■ RECORDS FOR THE EXERCISE:
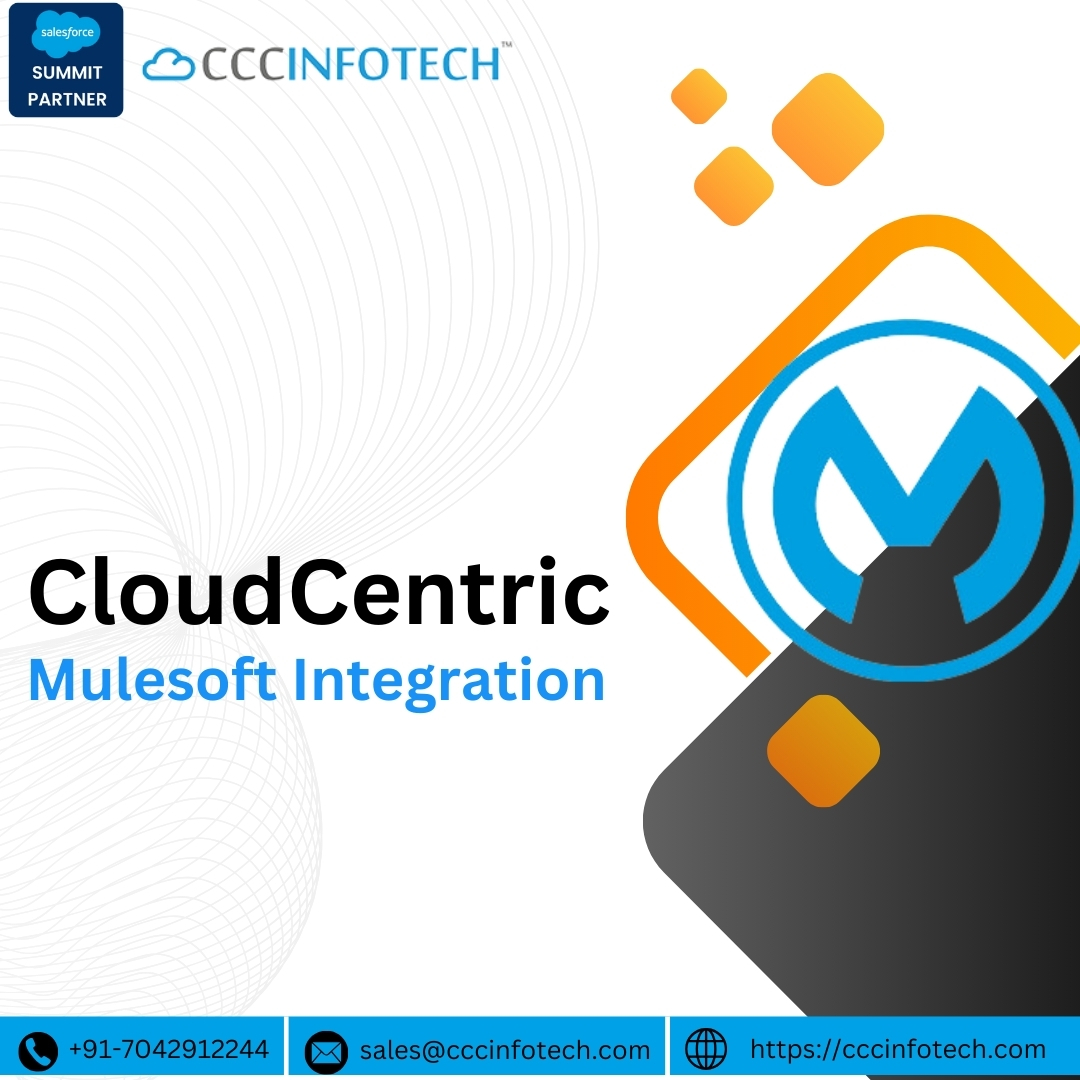 salesforce
SUMMIT PARTNER

CCCINFOTECH™

CloudCentric
Mulesoft Integration

+91-7042912244
sales@cccinfotech.com
https://cccinfotech.com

■ WORK REQUIRED: Would you please repeat, exactly as written, the lines from the one containing "CCCINFOTECH™" through the end of the listing above, including both, and only those?

■ RESPONSE AREA:
CCCINFOTECH™

CloudCentric
Mulesoft Integration

+91-7042912244
sales@cccinfotech.com
https://cccinfotech.com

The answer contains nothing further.